1) Porter, K. (2017), “When Addressing Epistemic Uncertainty in a Lognormal Fragility Function, How Should One Adjust the Median?”, Proceedings of the 16th World Conference on Earthquake Engineering (16WCEE), Santiago, Chile.

Theoretical Background

Fragility function rotation adjusts the median capacity to account for epistemic uncertainty, so that the rotated curve passes through a specified percentile of the original curve (Porter, 2017).

Motivation

When epistemic uncertainty (building-to-building variability \(\beta_{\text{b2b}}\) and damage-state threshold uncertainty \(\beta_{\text{DS}}\)) is added to the aleatory record-to-record dispersion \(\beta_{\text{r2r}}\), the total dispersion increases:

\[\beta_{\text{total}} = \sqrt{\beta_{\text{r2r}}^2 + \beta_{\text{b2b}}^2 + \beta_{\text{DS}}^2}\]

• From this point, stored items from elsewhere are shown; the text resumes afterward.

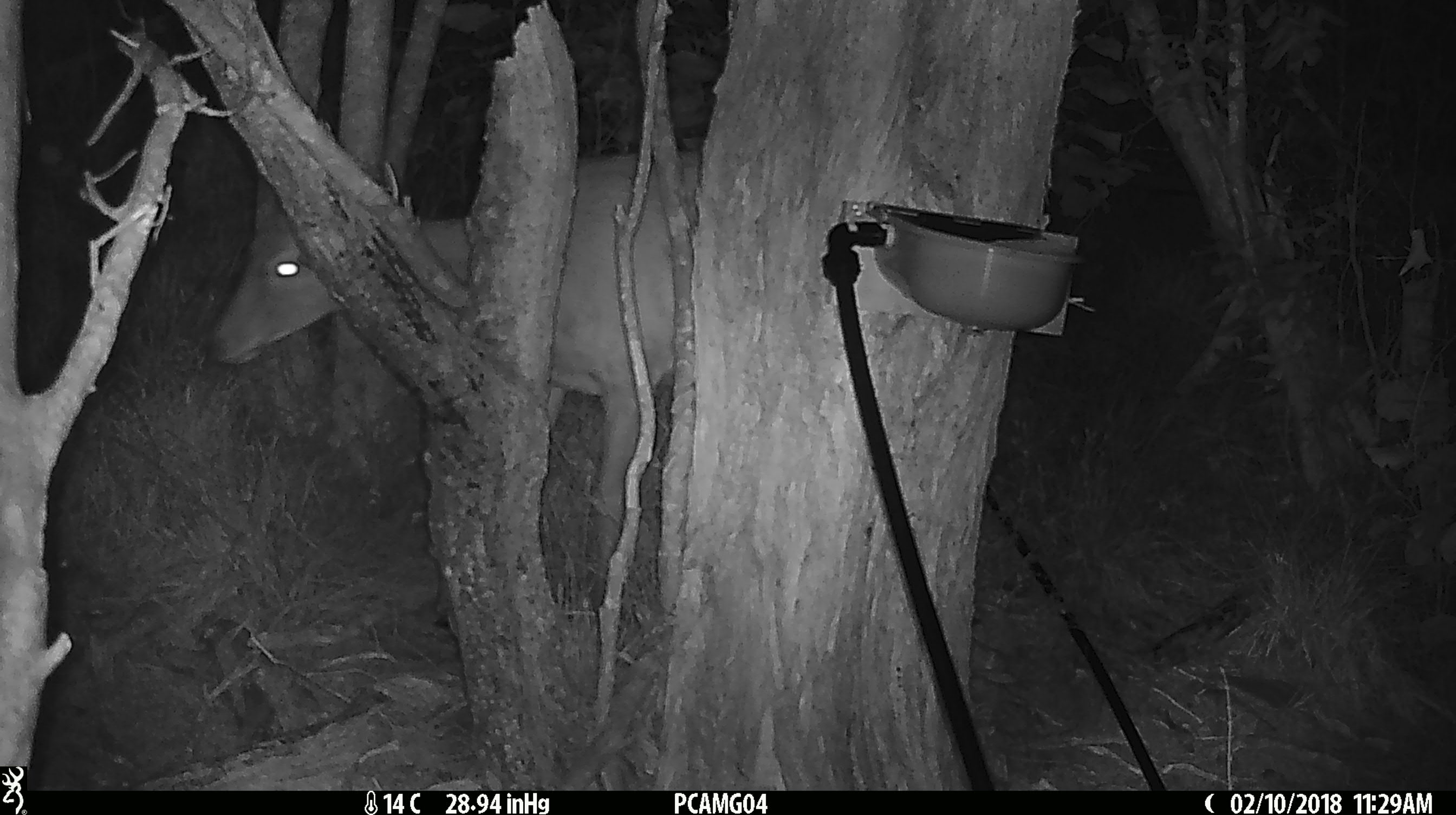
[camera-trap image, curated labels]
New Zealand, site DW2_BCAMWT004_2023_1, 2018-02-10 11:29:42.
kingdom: Animalia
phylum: Chordata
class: Mammalia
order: Artiodactyla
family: Cervidae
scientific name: Cervidae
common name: deer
Deer (Cervidae).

A naïve approach (keeping the same median \(\theta\)) would shift the fragility curve upward, implying lower damage probabilities at high intensity. The rotation method avoids this by anchoring the wider curve at a target percentile \(p\) of the original aleatory curve.

Rotated median

The adjusted median \(\theta'\) is chosen such that the rotated curve passes through the \(p\)-th percentile of the unrotated (aleatory-only) curve:

\[\theta' = \theta \cdot \exp\!\bigl(-\Phi^{-1}(p)\cdot (\beta_{\text{total}} - \beta_{\text{r2r}})\bigr)\]

where \(\Phi^{-1}(\cdot)\) is the standard normal quantile function.

The rotated fragility curve is then:

\[P(\text{DS} \geq ds \mid \text{IM}) = \Phi\!\left(\frac{\ln(\text{IM}/\theta')}{\beta_{\text{total}}}\right)\]

A value of \(p = 0.10\) (10th percentile) is a common choice, rotating the median downward to produce a more conservative representation of expected damage.